• _Records for the exercise_:
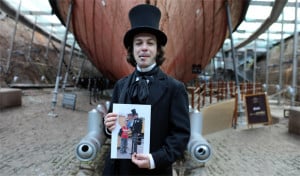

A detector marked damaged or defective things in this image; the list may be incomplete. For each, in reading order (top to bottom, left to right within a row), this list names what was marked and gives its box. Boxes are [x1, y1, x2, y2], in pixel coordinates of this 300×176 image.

rusted metal hull [49, 0, 248, 83]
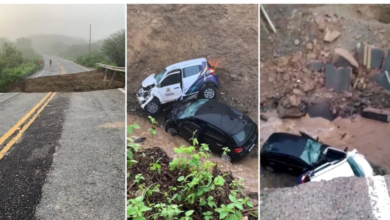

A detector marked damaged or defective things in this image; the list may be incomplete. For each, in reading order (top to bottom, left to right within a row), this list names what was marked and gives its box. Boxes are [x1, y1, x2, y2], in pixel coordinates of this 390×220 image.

cracked asphalt [0, 55, 124, 219]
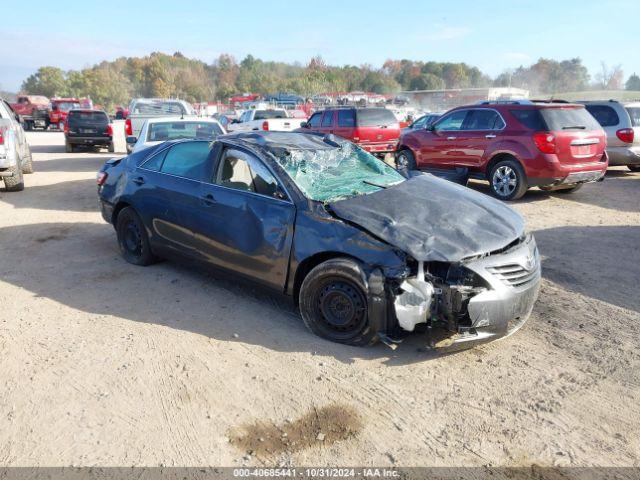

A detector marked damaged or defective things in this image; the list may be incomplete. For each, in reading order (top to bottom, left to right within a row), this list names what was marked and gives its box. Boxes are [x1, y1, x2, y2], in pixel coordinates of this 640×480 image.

damaged black sedan [99, 131, 540, 348]
shattered windshield [272, 142, 402, 202]
crumpled hood [330, 173, 524, 260]
smashed front end [390, 233, 540, 348]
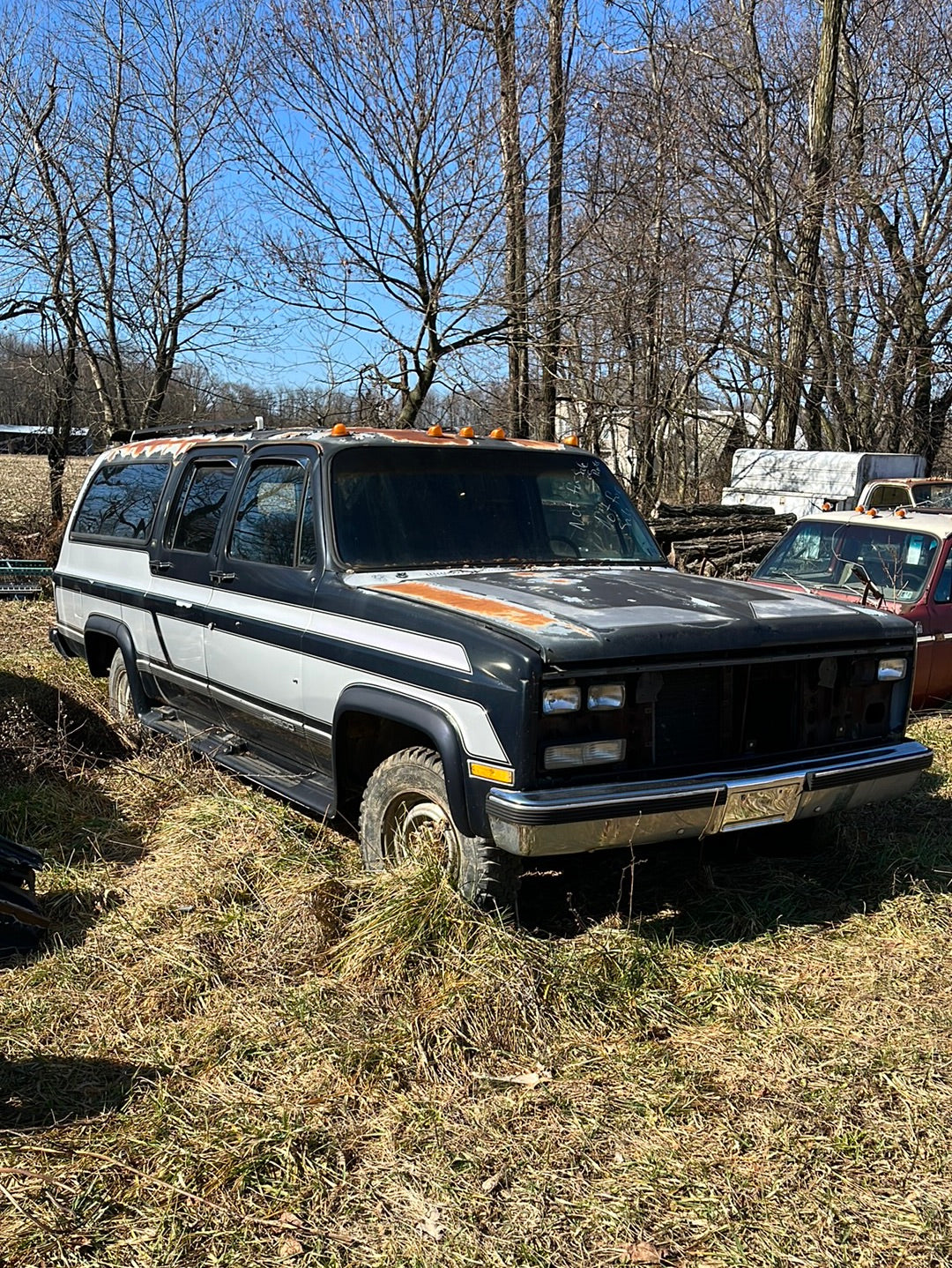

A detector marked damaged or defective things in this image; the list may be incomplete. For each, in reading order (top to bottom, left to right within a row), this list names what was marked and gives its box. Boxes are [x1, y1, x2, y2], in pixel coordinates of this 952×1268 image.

rusty paint patch [375, 580, 565, 629]
rusty hood [360, 565, 918, 664]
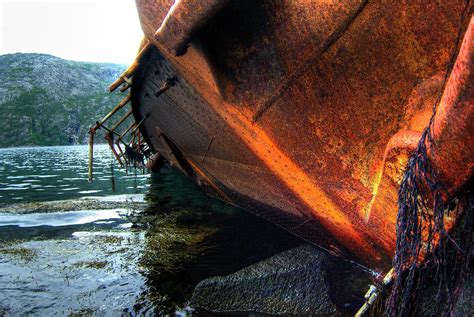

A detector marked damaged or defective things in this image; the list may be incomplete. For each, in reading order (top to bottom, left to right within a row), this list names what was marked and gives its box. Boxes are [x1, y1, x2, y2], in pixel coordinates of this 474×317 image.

rusty ship hull [98, 0, 472, 272]
corroded metal [128, 0, 472, 270]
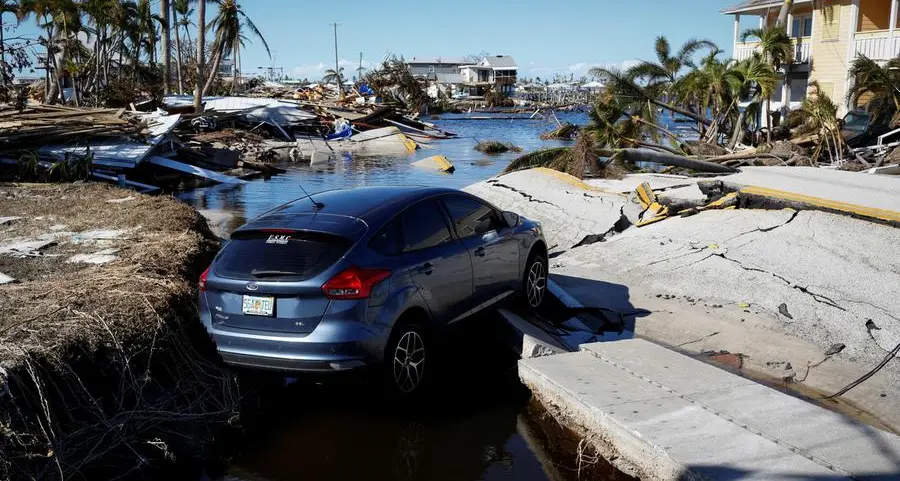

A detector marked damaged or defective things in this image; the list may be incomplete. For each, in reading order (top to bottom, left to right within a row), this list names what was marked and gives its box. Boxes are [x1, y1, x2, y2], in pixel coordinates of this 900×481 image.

cracked concrete slab [464, 168, 624, 251]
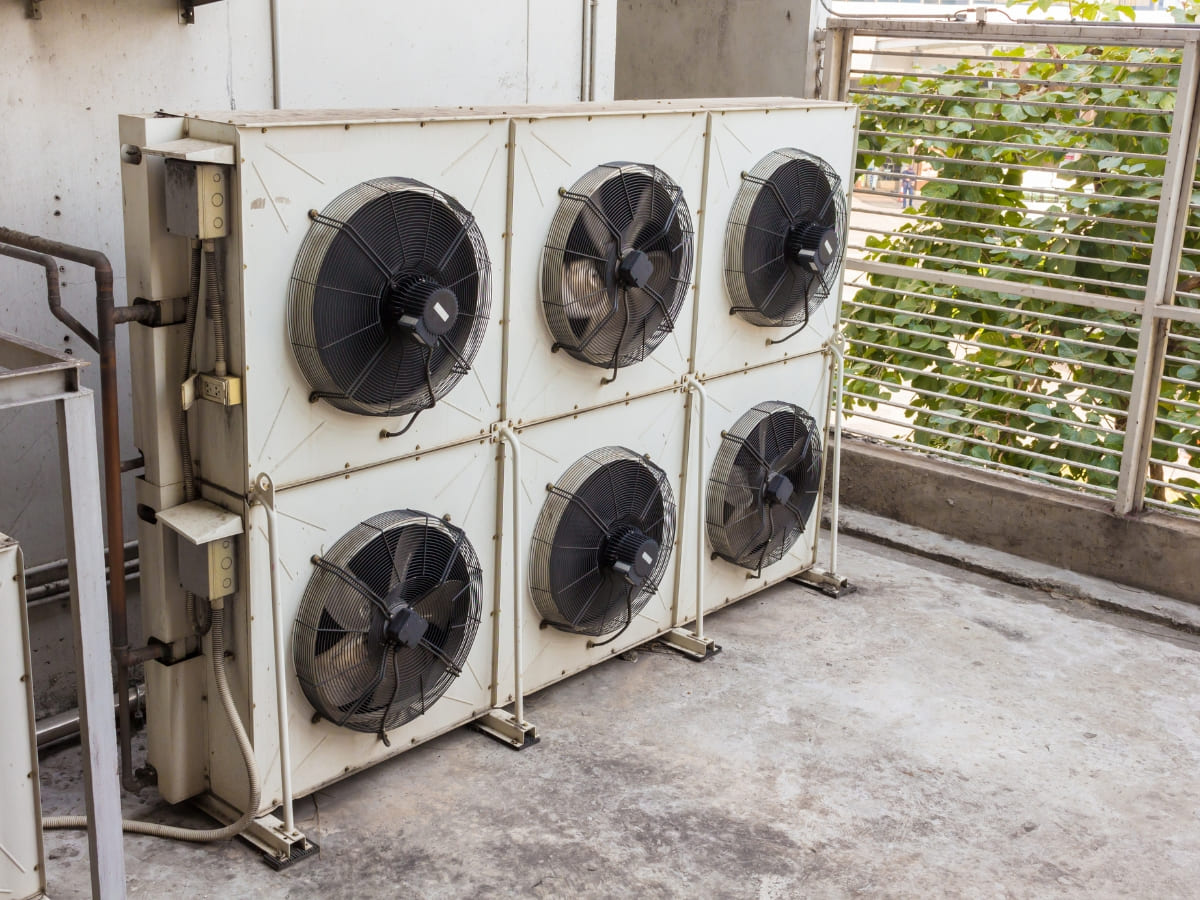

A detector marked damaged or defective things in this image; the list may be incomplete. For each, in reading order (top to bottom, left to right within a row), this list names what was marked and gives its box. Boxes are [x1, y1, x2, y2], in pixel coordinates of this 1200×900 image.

rusty pipe [0, 241, 100, 355]
rusty pipe [0, 226, 152, 796]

• _Task_: Copy every line above word for word and exclude the pictures.

• _Result of the exercise_:
A detector marked damaged or defective things in this image; the list may be incomplete. For each, in reading order (top to bottom, left to right within a row), this list names what was marked and gives its box. Boxes are [x1, y1, x2, y2], in pixel coordinates of this 300×176 image.

rusted metal hull [49, 0, 248, 83]

A detector marked damaged or defective things in this image; the list may be incomplete. For each, in reading order (top to bottom, left to right within a row), this list names what was marked and gives its box. Boxes are [x1, y1, x2, y2], in pixel coordinates of this 390×220 image.

cracked asphalt [0, 55, 124, 219]

A detector marked damaged or defective things in this image; the list may be incomplete. For each, in reading order (top to bottom, left to right within a row), this list names what was marked and gives its box. Boxes are [x1, y1, x2, y2], in pixel coordinates of this 640×480 image.

damaged black sedan [99, 131, 540, 348]
shattered windshield [272, 142, 402, 202]
crumpled hood [330, 173, 524, 260]
smashed front end [390, 233, 540, 348]

A detector marked damaged or defective things in this image; the list may be incomplete. For each, in reading order (top to bottom, left to right within a row), this list names what was marked and gives its box. Boxes are [x1, y1, x2, y2], in pixel coordinates of this 952×1268 image.

rusty paint patch [375, 580, 565, 629]
rusty hood [360, 565, 918, 664]

A detector marked damaged or defective things in this image; the list may be incomplete. For each, in reading order (top to bottom, left to right within a row), this list names what was marked and gives its box. Boxes are [x1, y1, x2, y2], in pixel coordinates of this 474×317 image.

rusty ship hull [98, 0, 472, 272]
corroded metal [128, 0, 472, 270]

A detector marked damaged or defective things in this image; the list may be incomplete. For each, in reading order (top to bottom, left to right within a row), this list names what was marked and gives its box. Boxes are [x1, y1, x2, y2], in pixel coordinates of this 900×481 image.

cracked concrete slab [464, 168, 624, 251]

A detector marked damaged or defective things in this image; the list may be incomplete. For each, in reading order (top to bottom, left to right within a row), this list names what was marked and gives its box. Boxes are [x1, y1, x2, y2], in pixel coordinates of this 1200×900 image.

rusty pipe [0, 241, 100, 355]
rusty pipe [0, 226, 152, 796]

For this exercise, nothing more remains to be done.